A year later, in January of 1965, James was touring as a member of the trio backing the great singer Sarah Vaughn when he went into the studio with Pozar and bassist Larry Rockwell from the band he was working with to record four tracks, and followed that with four more tunes that December with Detroit-raised Bill (now Vishnu) Wood and UM-educated drummer Omar Clay. James moved on in other musical directions and these recordings were shelved and forgotten until recently when they were released as Once Upon a Time: The Lost 1965 New York Studio Sessions on the resonance label.

This is a lovely find: classic modern jazz trio music played with originality within the ramifications of the style of the day. On Bold Conceptions James, Brooks, and Pozar had explored ways of extending the interpretation of standards by interpolating elements taken from contemporary classical and free improvisation jazz styles, while Explosions went much further out. By 1965 James had left much of the experimentation behind and was working in a more conventional style clearly influenced by Bill Evans. His classical studies had clearly helped develop a subtle sense of harmony, and his melodic sense, well observed on his earliest recordings and undoubtedly reinforced by his work with Vaughn, shines well here. The first set is more structurally varied than the second, undoubtedly because of the participation of Pozar, as the trio shifts tempos and rhythmic organization, most prominently on the title track “Once Upon a Time.” The next tune, “Lateef Minor 7th” and “Variations” are the more reminiscent of the more experimental early recordings, with out of tempo passages and all three exploring various unconventional sounds on their instruments.

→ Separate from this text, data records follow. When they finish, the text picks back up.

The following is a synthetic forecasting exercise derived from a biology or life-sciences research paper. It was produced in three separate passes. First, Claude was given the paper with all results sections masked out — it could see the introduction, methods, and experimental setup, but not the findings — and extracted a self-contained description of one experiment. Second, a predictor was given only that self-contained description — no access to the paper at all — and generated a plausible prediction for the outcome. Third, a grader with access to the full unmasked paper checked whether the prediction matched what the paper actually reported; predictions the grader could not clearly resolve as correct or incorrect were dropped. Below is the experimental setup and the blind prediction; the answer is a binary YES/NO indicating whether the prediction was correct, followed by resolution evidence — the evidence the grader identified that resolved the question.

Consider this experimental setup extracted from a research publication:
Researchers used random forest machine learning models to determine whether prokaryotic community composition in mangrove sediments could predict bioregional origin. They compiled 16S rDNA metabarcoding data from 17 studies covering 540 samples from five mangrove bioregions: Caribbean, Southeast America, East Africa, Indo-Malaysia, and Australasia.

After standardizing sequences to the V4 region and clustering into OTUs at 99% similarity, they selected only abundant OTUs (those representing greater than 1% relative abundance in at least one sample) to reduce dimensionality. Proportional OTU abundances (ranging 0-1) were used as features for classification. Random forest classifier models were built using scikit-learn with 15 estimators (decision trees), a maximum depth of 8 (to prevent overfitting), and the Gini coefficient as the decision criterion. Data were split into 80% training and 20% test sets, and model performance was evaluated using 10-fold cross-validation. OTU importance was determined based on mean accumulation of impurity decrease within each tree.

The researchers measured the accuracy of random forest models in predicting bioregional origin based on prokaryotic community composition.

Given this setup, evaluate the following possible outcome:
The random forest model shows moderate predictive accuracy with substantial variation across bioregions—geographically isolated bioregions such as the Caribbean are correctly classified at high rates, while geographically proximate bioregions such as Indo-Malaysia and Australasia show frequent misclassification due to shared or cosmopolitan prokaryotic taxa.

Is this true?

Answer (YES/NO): NO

There is an impressive economy of means here: every note seems to be deliberately chosen with no fluff and every device serving the structure and mood of a tune. 

The second session is more conventional, beginning with Sonny Rollins’ boppish “Airegin,” which is showcase for fleet piano improvisations, followed by a very slow atmospheric version of “Indian Summer” that stays with you as a memorable ballad performance. The session ends with a looping medium tempo blues that begins in an understated manner and then features bass and drums that build up before coming down again for the restatement of the theme. James has returned often in recent year to playing straight ahead jazz and in this context, it is salutary to discover these never-issued recordings that shed light on his musical development. These are no mere historical curiosities, however; they hold up well after all these years.